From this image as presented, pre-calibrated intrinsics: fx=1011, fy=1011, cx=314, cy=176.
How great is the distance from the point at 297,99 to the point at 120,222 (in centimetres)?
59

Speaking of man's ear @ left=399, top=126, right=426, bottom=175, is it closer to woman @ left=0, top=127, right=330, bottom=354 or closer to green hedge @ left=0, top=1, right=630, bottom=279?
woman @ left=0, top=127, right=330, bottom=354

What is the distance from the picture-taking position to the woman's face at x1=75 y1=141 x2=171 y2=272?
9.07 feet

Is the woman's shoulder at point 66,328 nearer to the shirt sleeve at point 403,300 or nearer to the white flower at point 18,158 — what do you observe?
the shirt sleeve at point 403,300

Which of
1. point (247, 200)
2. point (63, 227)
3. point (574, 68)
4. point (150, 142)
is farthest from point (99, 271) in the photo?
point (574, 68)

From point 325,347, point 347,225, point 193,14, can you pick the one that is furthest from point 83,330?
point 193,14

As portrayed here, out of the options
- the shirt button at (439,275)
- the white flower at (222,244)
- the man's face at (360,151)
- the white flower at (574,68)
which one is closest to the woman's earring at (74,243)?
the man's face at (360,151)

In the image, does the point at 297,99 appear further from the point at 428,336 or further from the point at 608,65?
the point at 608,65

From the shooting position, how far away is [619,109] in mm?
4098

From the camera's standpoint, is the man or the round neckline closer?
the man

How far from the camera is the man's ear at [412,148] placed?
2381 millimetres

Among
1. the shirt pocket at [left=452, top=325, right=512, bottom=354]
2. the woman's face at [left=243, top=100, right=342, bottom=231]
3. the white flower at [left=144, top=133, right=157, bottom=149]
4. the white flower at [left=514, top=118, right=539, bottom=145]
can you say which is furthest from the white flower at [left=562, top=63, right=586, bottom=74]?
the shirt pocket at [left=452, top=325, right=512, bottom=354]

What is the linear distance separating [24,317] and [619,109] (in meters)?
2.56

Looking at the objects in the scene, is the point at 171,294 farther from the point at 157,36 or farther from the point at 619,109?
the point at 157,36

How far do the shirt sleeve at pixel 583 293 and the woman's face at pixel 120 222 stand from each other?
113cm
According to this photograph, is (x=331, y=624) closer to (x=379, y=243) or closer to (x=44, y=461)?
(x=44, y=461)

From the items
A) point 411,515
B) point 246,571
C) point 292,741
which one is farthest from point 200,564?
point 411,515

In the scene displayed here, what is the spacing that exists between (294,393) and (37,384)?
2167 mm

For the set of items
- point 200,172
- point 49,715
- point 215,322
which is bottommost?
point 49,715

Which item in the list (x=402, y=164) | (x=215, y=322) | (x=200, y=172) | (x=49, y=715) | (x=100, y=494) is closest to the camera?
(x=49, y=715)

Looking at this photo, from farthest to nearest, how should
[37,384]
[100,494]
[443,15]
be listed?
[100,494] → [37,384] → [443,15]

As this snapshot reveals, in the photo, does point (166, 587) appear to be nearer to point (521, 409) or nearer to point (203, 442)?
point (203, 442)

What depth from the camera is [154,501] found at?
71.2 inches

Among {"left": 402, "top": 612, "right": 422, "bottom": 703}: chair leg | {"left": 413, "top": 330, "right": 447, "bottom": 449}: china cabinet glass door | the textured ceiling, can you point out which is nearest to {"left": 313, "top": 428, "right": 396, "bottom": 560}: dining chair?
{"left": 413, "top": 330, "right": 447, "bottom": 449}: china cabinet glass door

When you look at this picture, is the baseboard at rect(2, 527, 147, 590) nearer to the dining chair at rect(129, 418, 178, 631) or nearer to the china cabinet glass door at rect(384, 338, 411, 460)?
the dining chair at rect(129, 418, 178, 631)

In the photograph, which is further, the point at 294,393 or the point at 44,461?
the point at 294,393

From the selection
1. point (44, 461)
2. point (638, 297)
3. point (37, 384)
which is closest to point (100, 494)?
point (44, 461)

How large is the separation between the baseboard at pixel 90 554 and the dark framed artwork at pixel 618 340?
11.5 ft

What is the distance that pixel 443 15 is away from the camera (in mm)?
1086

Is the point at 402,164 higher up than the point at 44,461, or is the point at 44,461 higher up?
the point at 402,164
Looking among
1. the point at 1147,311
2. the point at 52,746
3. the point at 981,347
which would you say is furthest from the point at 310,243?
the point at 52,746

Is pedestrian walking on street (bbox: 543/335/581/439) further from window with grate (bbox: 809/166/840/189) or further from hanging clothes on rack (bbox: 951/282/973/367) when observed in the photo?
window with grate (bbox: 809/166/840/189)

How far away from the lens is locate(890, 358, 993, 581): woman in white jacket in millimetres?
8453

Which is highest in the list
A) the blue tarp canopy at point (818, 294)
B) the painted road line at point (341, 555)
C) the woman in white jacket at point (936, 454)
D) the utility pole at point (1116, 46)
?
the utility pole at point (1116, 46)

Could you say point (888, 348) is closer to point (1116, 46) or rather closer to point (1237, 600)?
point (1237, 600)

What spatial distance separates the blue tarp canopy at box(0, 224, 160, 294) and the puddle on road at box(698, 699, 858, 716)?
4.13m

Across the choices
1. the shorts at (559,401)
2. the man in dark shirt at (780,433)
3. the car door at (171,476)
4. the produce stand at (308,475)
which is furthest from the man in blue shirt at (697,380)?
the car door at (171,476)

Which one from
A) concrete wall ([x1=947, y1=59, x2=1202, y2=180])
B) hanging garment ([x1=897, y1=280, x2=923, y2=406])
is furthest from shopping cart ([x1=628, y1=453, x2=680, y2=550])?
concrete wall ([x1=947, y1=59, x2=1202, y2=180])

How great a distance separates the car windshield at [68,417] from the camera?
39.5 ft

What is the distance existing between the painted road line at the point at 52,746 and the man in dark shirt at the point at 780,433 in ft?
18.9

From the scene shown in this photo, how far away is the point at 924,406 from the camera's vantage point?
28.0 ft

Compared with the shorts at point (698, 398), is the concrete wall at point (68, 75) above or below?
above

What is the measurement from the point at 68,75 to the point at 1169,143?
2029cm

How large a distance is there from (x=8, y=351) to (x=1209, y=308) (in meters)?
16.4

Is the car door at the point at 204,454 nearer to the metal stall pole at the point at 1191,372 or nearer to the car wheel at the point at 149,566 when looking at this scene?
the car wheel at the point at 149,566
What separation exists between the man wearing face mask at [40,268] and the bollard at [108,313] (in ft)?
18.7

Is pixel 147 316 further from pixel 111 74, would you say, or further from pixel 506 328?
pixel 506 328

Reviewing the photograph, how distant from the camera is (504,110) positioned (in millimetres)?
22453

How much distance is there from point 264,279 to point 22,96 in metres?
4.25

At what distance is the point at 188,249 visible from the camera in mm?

CONSIGNE: Extrayez les lignes telles quelles, en commençant par celle qui contient « What is the linear » et en vous arrêtant après celle qui contient « [100,494] → [37,384] → [443,15] ».

RÉPONSE CI-DESSOUS:
What is the linear distance separating [24,317] and [619,109] (in meters)?
2.56

Looking at the objects in the scene, is the point at 171,294 farther from the point at 157,36 or farther from the point at 619,109?
the point at 157,36

How far do the shirt sleeve at pixel 583 293 and the woman's face at pixel 120 222 stand from each other?
113cm
According to this photograph, is (x=331, y=624) closer to (x=379, y=243) or closer to (x=44, y=461)?
(x=44, y=461)

From the items
A) point 411,515
B) point 246,571
C) point 292,741
which one is farthest from point 200,564?
point 411,515

In the scene displayed here, what is the spacing that exists between (294,393) and (37,384)?
2167 mm

For the set of items
- point 200,172
- point 49,715
- point 215,322
which is bottommost?
point 49,715

Which item in the list (x=402, y=164) | (x=215, y=322) | (x=200, y=172) | (x=49, y=715) | (x=100, y=494) is closest to the camera?
(x=49, y=715)

Looking at this photo, from farthest to nearest, how should
[37,384]
[100,494]
[443,15]
be listed?
[100,494] → [37,384] → [443,15]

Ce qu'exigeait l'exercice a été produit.